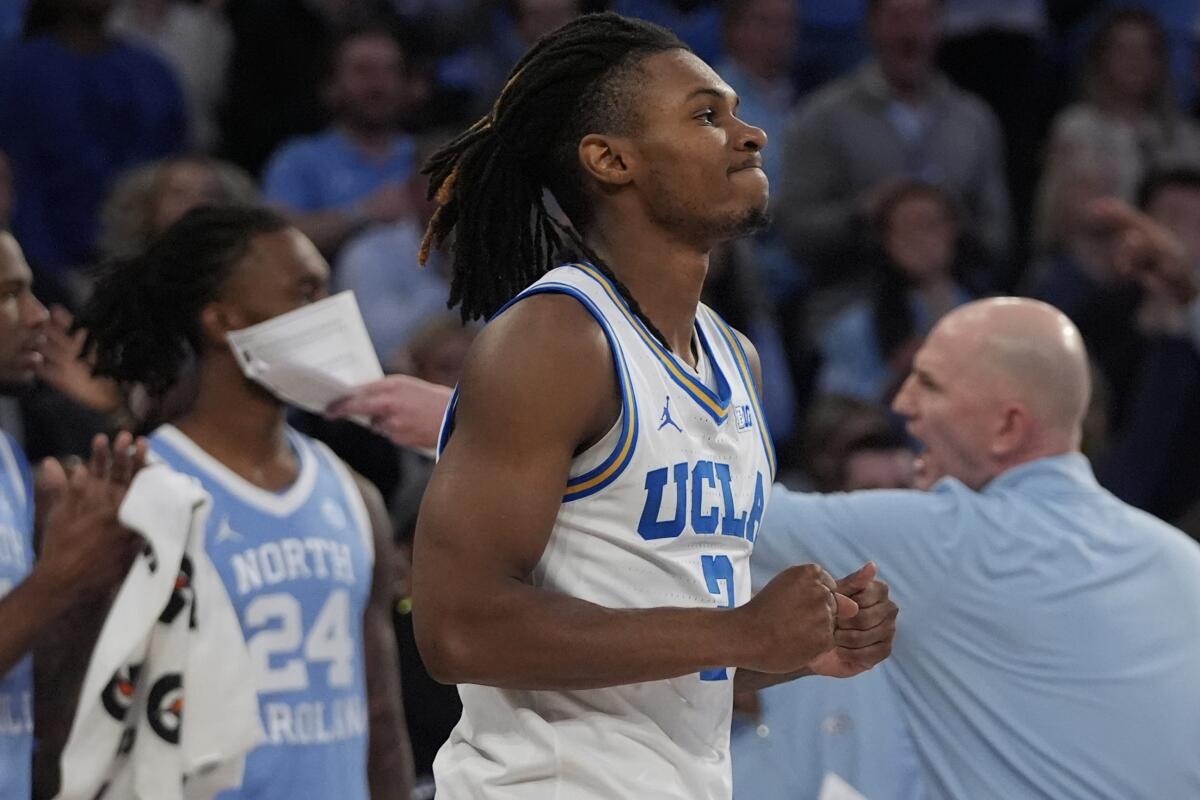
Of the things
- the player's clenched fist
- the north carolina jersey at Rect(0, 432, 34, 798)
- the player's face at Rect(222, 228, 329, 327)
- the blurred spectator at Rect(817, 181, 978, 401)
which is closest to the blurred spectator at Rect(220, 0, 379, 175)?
the blurred spectator at Rect(817, 181, 978, 401)

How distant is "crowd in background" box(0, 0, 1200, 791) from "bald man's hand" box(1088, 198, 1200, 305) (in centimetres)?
22

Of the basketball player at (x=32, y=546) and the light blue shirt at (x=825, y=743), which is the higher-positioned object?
the basketball player at (x=32, y=546)

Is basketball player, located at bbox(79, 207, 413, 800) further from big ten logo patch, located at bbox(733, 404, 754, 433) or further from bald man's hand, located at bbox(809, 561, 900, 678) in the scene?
bald man's hand, located at bbox(809, 561, 900, 678)

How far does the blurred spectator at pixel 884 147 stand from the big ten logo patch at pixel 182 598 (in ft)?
13.4

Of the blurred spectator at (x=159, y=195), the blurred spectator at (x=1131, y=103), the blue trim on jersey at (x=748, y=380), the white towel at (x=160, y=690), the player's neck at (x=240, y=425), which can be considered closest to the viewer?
the blue trim on jersey at (x=748, y=380)

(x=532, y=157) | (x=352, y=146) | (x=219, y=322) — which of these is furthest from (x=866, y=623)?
(x=352, y=146)

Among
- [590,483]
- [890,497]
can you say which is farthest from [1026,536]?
[590,483]

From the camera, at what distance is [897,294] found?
6910 millimetres

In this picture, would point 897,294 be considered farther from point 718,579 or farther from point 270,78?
point 718,579

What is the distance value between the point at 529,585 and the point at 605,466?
21 centimetres

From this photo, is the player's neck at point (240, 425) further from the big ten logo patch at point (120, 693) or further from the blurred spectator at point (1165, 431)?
the blurred spectator at point (1165, 431)

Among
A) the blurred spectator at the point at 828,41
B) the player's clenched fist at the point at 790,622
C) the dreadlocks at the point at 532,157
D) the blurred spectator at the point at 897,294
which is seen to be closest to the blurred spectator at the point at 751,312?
the blurred spectator at the point at 897,294

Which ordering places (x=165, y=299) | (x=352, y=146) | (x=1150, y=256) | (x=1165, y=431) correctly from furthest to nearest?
1. (x=352, y=146)
2. (x=1165, y=431)
3. (x=1150, y=256)
4. (x=165, y=299)

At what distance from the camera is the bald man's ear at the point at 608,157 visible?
2730 mm
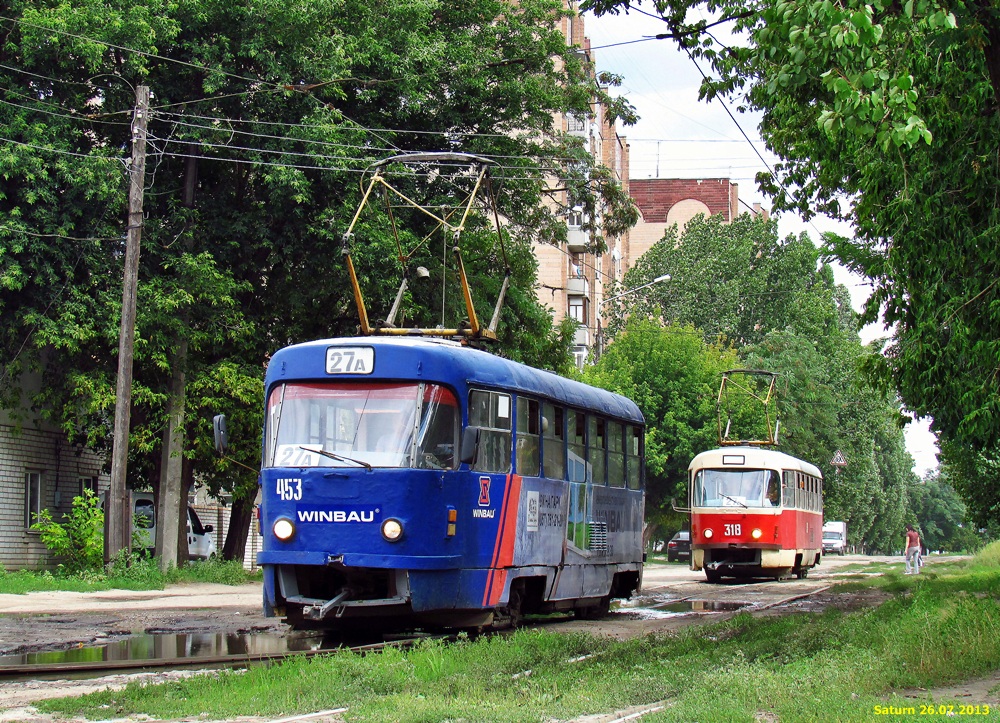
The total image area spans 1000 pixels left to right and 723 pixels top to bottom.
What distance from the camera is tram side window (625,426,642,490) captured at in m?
19.9

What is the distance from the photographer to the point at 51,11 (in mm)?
25016

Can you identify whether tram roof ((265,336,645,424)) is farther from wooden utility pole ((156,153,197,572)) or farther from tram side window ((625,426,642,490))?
wooden utility pole ((156,153,197,572))

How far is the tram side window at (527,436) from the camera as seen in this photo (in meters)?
15.3

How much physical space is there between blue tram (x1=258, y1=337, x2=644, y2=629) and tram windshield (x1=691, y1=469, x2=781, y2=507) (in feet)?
53.5

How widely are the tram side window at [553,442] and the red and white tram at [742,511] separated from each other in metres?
14.4

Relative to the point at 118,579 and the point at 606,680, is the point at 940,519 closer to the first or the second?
the point at 118,579

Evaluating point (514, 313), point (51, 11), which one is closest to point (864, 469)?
point (514, 313)

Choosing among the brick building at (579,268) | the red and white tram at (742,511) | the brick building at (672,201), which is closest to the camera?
the red and white tram at (742,511)

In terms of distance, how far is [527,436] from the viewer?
1562 centimetres

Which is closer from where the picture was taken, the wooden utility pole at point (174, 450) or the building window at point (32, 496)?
the wooden utility pole at point (174, 450)

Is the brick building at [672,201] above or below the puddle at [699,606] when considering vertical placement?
above

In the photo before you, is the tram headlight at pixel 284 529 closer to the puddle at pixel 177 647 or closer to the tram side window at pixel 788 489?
the puddle at pixel 177 647

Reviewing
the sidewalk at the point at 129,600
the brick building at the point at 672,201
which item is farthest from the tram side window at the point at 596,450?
the brick building at the point at 672,201

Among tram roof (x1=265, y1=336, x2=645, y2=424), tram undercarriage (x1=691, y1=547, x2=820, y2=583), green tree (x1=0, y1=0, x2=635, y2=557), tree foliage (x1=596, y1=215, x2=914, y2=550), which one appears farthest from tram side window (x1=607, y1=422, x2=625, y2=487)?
tree foliage (x1=596, y1=215, x2=914, y2=550)
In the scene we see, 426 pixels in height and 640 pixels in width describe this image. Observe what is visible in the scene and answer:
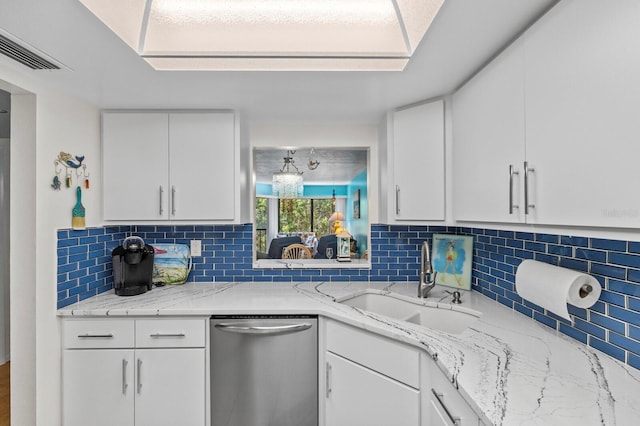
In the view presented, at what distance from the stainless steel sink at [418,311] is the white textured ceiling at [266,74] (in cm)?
116

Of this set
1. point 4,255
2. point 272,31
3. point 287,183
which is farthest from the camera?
point 287,183

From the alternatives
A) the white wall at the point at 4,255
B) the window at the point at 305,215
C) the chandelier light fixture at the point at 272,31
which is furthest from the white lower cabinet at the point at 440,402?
the window at the point at 305,215

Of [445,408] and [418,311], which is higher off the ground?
[418,311]

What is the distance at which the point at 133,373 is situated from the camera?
1.82m

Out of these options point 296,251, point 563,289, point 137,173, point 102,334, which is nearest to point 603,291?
point 563,289

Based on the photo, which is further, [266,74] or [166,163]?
[166,163]

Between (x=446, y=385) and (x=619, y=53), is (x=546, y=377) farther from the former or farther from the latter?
(x=619, y=53)

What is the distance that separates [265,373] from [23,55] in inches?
70.5

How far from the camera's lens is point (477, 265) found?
6.98ft

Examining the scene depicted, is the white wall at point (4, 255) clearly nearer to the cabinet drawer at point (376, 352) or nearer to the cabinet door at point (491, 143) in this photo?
the cabinet drawer at point (376, 352)

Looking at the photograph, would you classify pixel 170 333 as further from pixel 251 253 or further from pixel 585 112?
pixel 585 112

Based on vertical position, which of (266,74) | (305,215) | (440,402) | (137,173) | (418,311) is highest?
(266,74)

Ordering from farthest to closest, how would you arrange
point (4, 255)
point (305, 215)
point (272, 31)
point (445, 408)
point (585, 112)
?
point (305, 215) < point (4, 255) < point (272, 31) < point (445, 408) < point (585, 112)

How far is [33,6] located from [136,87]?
2.20 feet
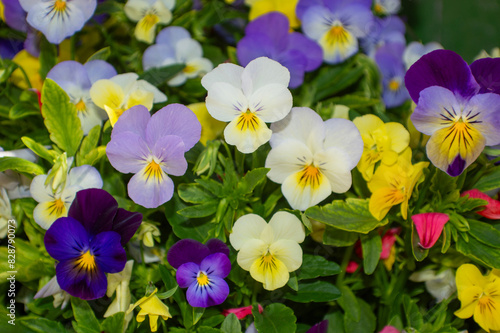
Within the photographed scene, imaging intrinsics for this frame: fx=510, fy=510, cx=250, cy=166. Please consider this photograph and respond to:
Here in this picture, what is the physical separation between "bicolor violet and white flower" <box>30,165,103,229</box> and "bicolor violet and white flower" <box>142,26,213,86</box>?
284 mm

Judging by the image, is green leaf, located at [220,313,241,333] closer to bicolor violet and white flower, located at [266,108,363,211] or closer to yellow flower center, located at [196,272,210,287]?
yellow flower center, located at [196,272,210,287]

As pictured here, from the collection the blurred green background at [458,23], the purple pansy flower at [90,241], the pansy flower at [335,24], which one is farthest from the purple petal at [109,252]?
the blurred green background at [458,23]

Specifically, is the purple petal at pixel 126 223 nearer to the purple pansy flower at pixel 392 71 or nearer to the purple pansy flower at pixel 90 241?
the purple pansy flower at pixel 90 241

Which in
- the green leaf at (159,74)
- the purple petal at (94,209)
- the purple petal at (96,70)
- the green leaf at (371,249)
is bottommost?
the green leaf at (371,249)

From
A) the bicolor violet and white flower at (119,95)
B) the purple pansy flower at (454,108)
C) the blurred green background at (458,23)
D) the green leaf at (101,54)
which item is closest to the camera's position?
the purple pansy flower at (454,108)

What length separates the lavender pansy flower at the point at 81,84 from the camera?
2.70 ft

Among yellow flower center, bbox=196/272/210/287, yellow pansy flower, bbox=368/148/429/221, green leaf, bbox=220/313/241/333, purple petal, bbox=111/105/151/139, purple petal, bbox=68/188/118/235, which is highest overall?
purple petal, bbox=111/105/151/139

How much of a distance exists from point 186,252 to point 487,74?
0.47 m

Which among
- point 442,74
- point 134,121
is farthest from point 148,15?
point 442,74

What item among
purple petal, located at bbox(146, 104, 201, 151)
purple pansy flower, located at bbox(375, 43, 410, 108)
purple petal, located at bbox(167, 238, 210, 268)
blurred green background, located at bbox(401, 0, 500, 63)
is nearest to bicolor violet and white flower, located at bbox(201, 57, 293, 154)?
purple petal, located at bbox(146, 104, 201, 151)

_Your goal_
Copy exactly, word for word, the line with "Judging by the" through the final line of the listing.

_Written solution_
Judging by the image, is green leaf, located at [220,313,241,333] closer to bicolor violet and white flower, located at [266,108,363,211] or closer to yellow flower center, located at [196,272,210,287]?
yellow flower center, located at [196,272,210,287]

As pictured here, from the collection the blurred green background at [458,23], the purple pansy flower at [90,241], the pansy flower at [335,24], which one is farthest from the purple petal at [109,252]?
the blurred green background at [458,23]

Specifically, is the purple petal at pixel 126 223 nearer to the purple pansy flower at pixel 392 71 or nearer to the purple pansy flower at pixel 90 241?
the purple pansy flower at pixel 90 241

Which in
- the green leaf at (159,74)
- the purple petal at (94,209)
- the purple petal at (96,70)
- the green leaf at (371,249)
is bottommost?
the green leaf at (371,249)

From
A) the bicolor violet and white flower at (119,95)
B) the purple pansy flower at (454,108)
C) the blurred green background at (458,23)
D) the green leaf at (101,54)
which item is closest to the camera's position?
the purple pansy flower at (454,108)

What length separates the lavender pansy flower at the point at 81,84 from the camera?
2.70 ft

Among yellow flower center, bbox=196/272/210/287, yellow pansy flower, bbox=368/148/429/221, green leaf, bbox=220/313/241/333, purple petal, bbox=111/105/151/139, purple petal, bbox=68/188/118/235, which is highest overall?
purple petal, bbox=111/105/151/139

How much of a distance exists from point 186,252 to point 487,74?
0.47 m

Which among
- point 442,74
- point 134,121
is farthest from point 148,15?
point 442,74

What item among
purple petal, located at bbox(146, 104, 201, 151)
purple pansy flower, located at bbox(375, 43, 410, 108)
purple petal, located at bbox(167, 238, 210, 268)
blurred green background, located at bbox(401, 0, 500, 63)
is nearest to bicolor violet and white flower, located at bbox(201, 57, 293, 154)?
purple petal, located at bbox(146, 104, 201, 151)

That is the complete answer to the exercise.